Getting Started With JSONAPI::Resources

JSON:API is a web service standard that provides a lot of advantages over rolling your own format or using GraphQL. One of the best ways to see the benefits of JSON:API is to build a web service with Ruby on Rails and the JSONAPI::Resources gem. If you haven't used Rails before, though, this can be daunting.

To overcome this challenge, let's do a quick walkthrough of just the essential bits of Rails to set up a JSON:API web service. I think you'll find that even if you don't know Rails it's still far easier than building a web service from scratch in your framework of choice!

Creating the App

Let's create a web service for tracking video games we own.

First, install Ruby on Rails.

Create a new Rails app:

$ rails new --api video_games

This will create an app configured to store data in a SQLite database, which is just a flat file. This is the simplest way to go for experimentation purposes. If you'd like to use another SQL database like Postgres or MySQL, the --database= flag can be used. Run rails new --help to see a list of valid options for the flag.

Let's make sure our app will work. Run the rails server:

$ rails server

Then in a browser go to http://localhost:3000. You should see the “Yay! You’re on Rails!" page.

Models

Rails persists data to the database using classes called Models. JSONAPI::Resources uses the same models, so to start building our app we’ll create models in the typical Rails way.
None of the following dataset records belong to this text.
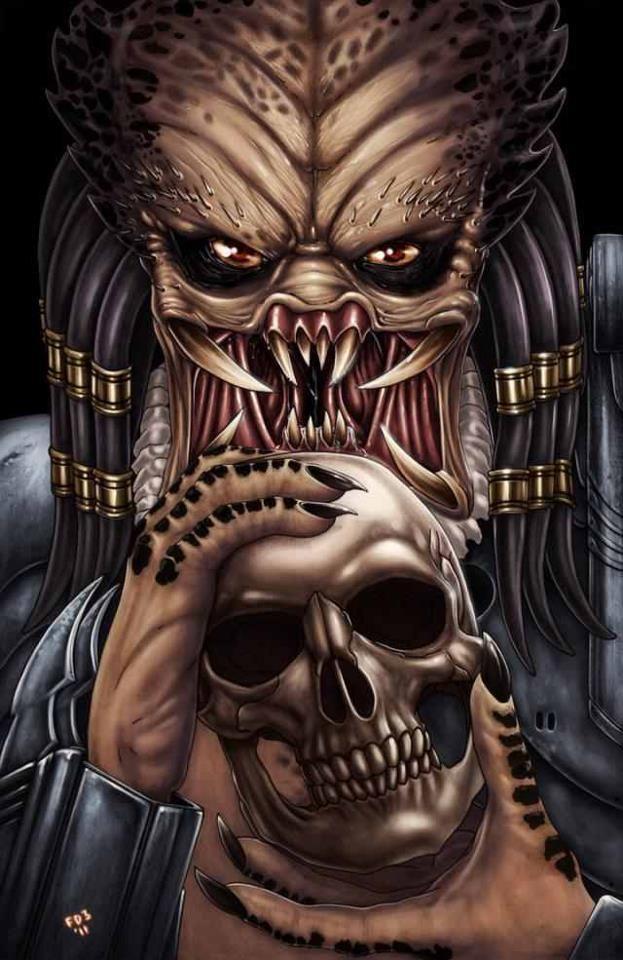 Predator Predator Art Skull Art Horror Movie Art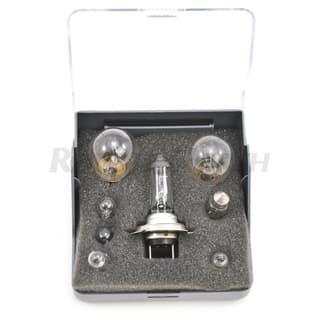 Spare Bulb Kit - L322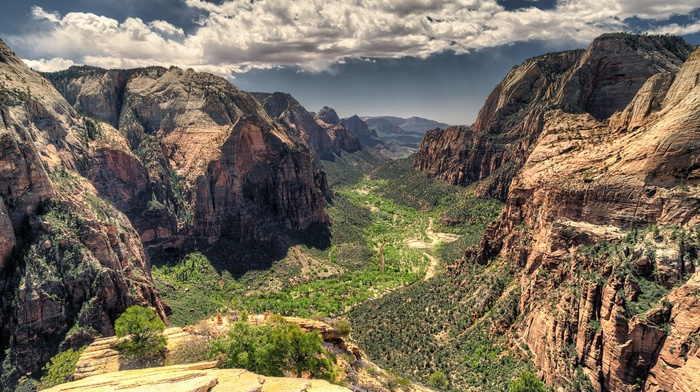 cliff, sunlight, rock, canyon, landscape, mountain, shadow, nature, valley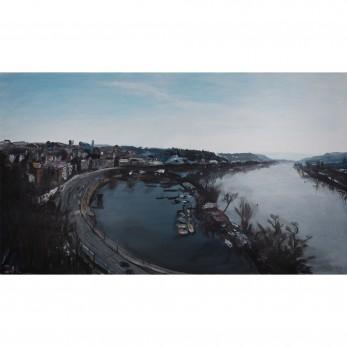 Obraz - Praha z výše hradu
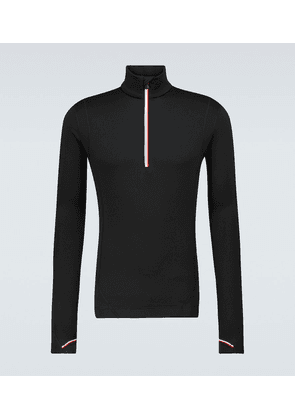 Technical long-sleeved sweater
First let’s create a model representing a video game system. Run the following command in the terminal:

$ rails generate model system name:string

This tells Rails to create a new model called system and to define one field on it: a string field called name.

You’ll see output like the following:

Running via Spring preloader in process 13955
      invoke  active_record
      create    db/migrate/20190522002434_create_systems.rb
      create    app/models/system.rb
      invoke    test_unit
      create      test/models/system_test.rb
      create      test/fixtures/systems.yml

The generator created a number of files; let’s take a look at a few of them. First, open the file in db/migrate that ends with _create_systems.rb — the date on the file will be different than mine, showing the time you ran the command.

class CreateSystems < ActiveRecord::Migration[5.2]
  def change
    create_table :systems do |t|
      t.string :name

      t.timestamps
    end
  end
end

This file contains a migration, a class that tells Rails how to make a change to a database. This file will create_table :systems, which is just what it sounds like. The do keyword introduces a block passed to the create_table method. It receives a parameter t, representing a table. t.string creates a new string column, and t.timestamps creates created_at and updated_at columns that Rails will manage for us automatically. Rails will also create a primary key on the table; we don’t need to specify anything for it to do so.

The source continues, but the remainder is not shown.